When you have selected the "align & predict" option and started the prediction-run, after a few seconds, the output screen will appear. In this section, we will explain how to interpret the data shown on this screen. The output page has four parts:

  1. General information. Three kinds of information are shown here: the sequence identifier (which you could type into the first field of the input page), the FASTA header of the sequence you pasted in or uploaded (if your input was just the raw sequence, nothing is shown here), and finally, the date at which the prediction was made.

  2. Additional clinical parameters. Here, the additional markers given on the input page are shown again.

  3. Aligned V3 region. Here, an alignment of your query sequence to the consensus sequence is shown.

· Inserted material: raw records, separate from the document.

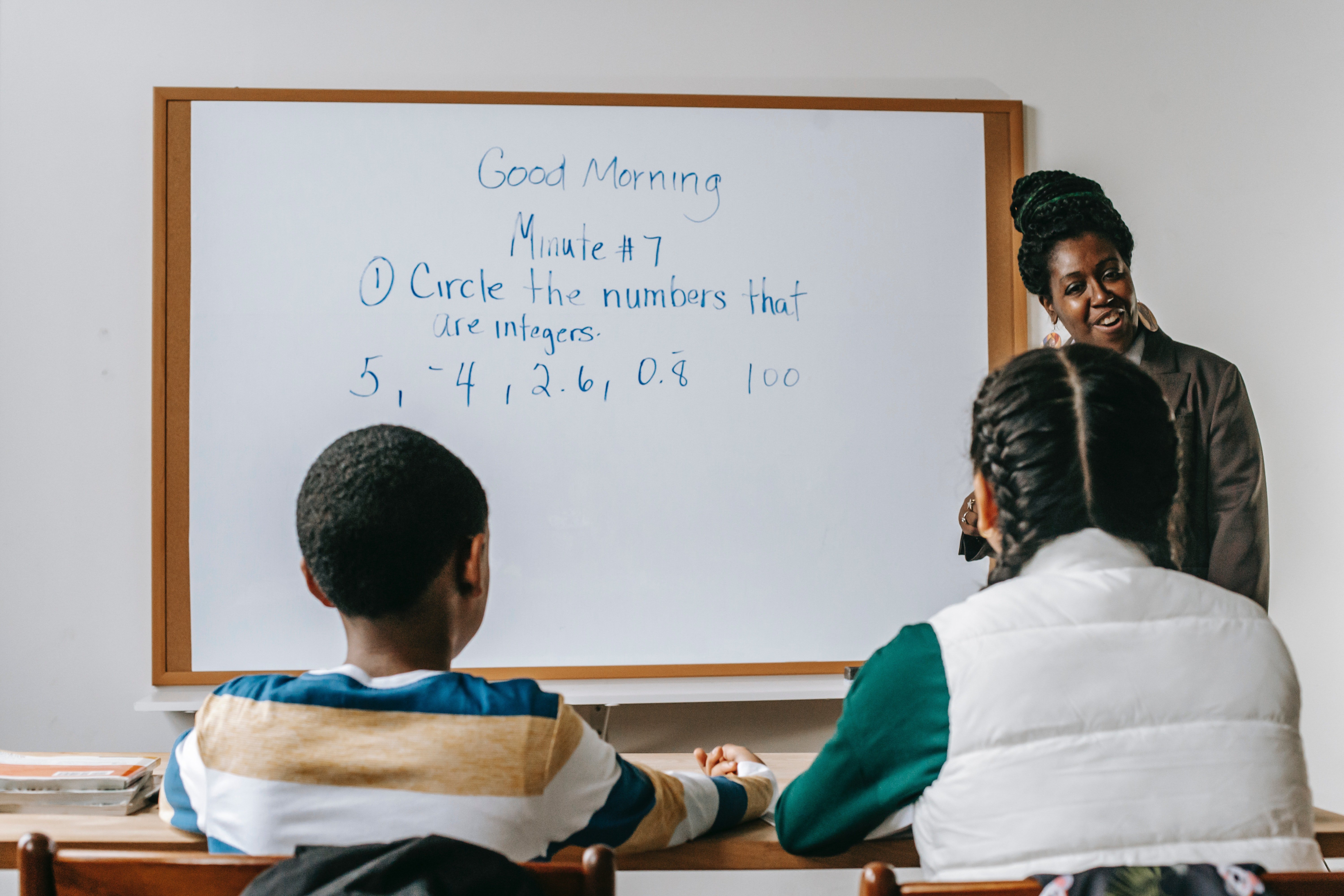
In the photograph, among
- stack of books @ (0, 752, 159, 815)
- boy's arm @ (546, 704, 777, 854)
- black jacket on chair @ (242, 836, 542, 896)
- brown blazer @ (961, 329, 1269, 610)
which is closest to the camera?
black jacket on chair @ (242, 836, 542, 896)

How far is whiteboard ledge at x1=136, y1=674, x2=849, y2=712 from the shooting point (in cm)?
171

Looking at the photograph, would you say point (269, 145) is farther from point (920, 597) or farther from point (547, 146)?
point (920, 597)

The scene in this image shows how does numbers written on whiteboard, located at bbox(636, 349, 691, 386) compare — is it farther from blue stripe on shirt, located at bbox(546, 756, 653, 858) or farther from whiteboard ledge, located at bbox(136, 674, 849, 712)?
blue stripe on shirt, located at bbox(546, 756, 653, 858)

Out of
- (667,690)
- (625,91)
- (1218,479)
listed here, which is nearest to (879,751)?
(1218,479)

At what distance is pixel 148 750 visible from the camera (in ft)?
5.72

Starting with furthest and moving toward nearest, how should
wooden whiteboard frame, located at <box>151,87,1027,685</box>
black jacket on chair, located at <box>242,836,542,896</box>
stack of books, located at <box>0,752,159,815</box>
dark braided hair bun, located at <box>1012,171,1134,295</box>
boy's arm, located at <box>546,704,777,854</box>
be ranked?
wooden whiteboard frame, located at <box>151,87,1027,685</box>, dark braided hair bun, located at <box>1012,171,1134,295</box>, stack of books, located at <box>0,752,159,815</box>, boy's arm, located at <box>546,704,777,854</box>, black jacket on chair, located at <box>242,836,542,896</box>

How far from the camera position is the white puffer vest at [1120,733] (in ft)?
2.24

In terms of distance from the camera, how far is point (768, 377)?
1763mm

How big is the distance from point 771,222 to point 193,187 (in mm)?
1139

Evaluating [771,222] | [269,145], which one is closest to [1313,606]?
[771,222]

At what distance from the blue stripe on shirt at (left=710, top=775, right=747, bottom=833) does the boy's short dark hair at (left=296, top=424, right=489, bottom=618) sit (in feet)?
1.32

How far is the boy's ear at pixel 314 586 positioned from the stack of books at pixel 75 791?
408 millimetres

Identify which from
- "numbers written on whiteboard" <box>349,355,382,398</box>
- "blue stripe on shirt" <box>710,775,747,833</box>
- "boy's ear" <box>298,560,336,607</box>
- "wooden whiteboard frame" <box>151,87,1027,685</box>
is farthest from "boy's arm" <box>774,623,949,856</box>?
"numbers written on whiteboard" <box>349,355,382,398</box>

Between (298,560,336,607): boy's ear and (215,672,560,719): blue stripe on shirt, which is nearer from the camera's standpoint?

  4. Predicted phenotype. Here, the prediction whether CXCR4 can be used as a coreceptor or not, is shown. Depending on the given clinical parameters, one or two predictions are shown. Both are conposed in the same way.
    The leftmost columns shows the type of the model used for prediction. It is either clonal (the standard prediction model based on clonal data) or clinical (based on samples from antiretroviral-naïve patients). To understand the actual prediction, which is shown in the middle, recall that a choice of a significance level implies a certain cutoff. If the predicted score is smaller than the cutoff, the prediction that the virus is X4-incapable. In this case the column in the middle is shown with a green background. If the predicted score is larger than or equal to the cutoff, the field is shown with a red background to emphasize that the virus is X4-capable and CCR5-anatagonists should not be given). In the right-most column, you can find remarks to the given sequence (e.g. if the 11/25 would predict it as X4)

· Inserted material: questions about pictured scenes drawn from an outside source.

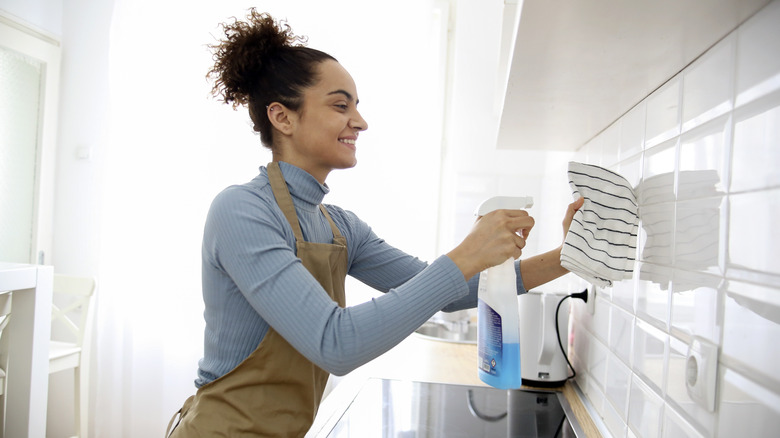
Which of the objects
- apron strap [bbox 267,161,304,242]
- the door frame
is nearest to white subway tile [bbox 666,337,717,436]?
apron strap [bbox 267,161,304,242]

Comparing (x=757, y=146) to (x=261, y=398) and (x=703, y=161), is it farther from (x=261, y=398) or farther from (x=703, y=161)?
(x=261, y=398)

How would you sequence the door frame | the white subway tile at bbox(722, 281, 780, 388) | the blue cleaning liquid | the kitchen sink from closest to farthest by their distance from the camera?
the white subway tile at bbox(722, 281, 780, 388), the blue cleaning liquid, the kitchen sink, the door frame

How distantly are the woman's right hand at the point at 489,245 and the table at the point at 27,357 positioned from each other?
177 centimetres

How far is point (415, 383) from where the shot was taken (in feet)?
4.17

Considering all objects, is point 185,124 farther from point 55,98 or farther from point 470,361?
point 470,361

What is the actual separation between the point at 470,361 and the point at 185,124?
1725 millimetres

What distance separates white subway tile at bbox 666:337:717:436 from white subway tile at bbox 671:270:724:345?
0.08 feet

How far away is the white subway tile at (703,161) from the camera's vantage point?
0.55 meters

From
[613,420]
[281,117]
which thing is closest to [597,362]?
[613,420]

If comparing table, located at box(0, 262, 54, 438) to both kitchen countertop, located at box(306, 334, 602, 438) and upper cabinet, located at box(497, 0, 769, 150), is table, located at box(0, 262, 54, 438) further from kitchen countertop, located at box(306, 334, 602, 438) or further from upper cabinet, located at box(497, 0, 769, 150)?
upper cabinet, located at box(497, 0, 769, 150)

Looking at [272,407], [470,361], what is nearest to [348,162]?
[272,407]

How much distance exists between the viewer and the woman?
2.19 ft

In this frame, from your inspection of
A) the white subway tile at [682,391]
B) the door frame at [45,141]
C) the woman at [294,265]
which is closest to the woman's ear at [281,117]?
the woman at [294,265]

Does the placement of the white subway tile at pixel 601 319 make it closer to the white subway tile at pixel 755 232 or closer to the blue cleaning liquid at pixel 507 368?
the blue cleaning liquid at pixel 507 368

5. Technical details (methods, data)

geno2pheno[coreceptor] is based on a statistical learning method called a support vector machine (SVM). We used the libsvm tool provided by Chih-Jen Lin. Since SVMs are a two-class classification method while the coreceptor problem has three classes (R5,X4,R5X4) and since it is only important if the virus can use CXCR4 or not, we have only trained models for the detection of X4-capability, in which X4 and R5X4 viruses are taken as the positive class. The choice of SVMs is justified by a comprehensive evaluation of different approaches to HIV coreceptor prediction. In this evaluation, SVMs outperformed all other methods (including the classical charge rule, decision trees, neural networks, position-specific scoring matrices, and mixtures of localized rules). The figure below summarizes the results of our experiments in detecting CXCR4 usage. In this so-called ROC (receiver operating characteristic) plot for each method, for all possible cutoffs (recall the discussion above), the false positive rate is plotted on the x-axis, and the true positive rate on the y-axis. It can be clearly seen that the SVM (we experimented with different input representations and kernel types) outperforms the other methods, especially in regions with a low false positive rate, which are the regions of practical interest. The evaluation is based on publically available data (mainly from the HIV sequence database in Los Alamos, but we also took some sequences from publications that have not been included in the Los Alamos database so far). All in all, we had 1100 V3 sequences (769 R5, 210 X4, 131 R5X4) from 332 patients. In each training-test-run during the cross-validation procedure, only at most positive and one negative sequence were incorporated for each patient, thereby avoiding epidemiological bias as much as possible. More detail can be found in the relevant publications.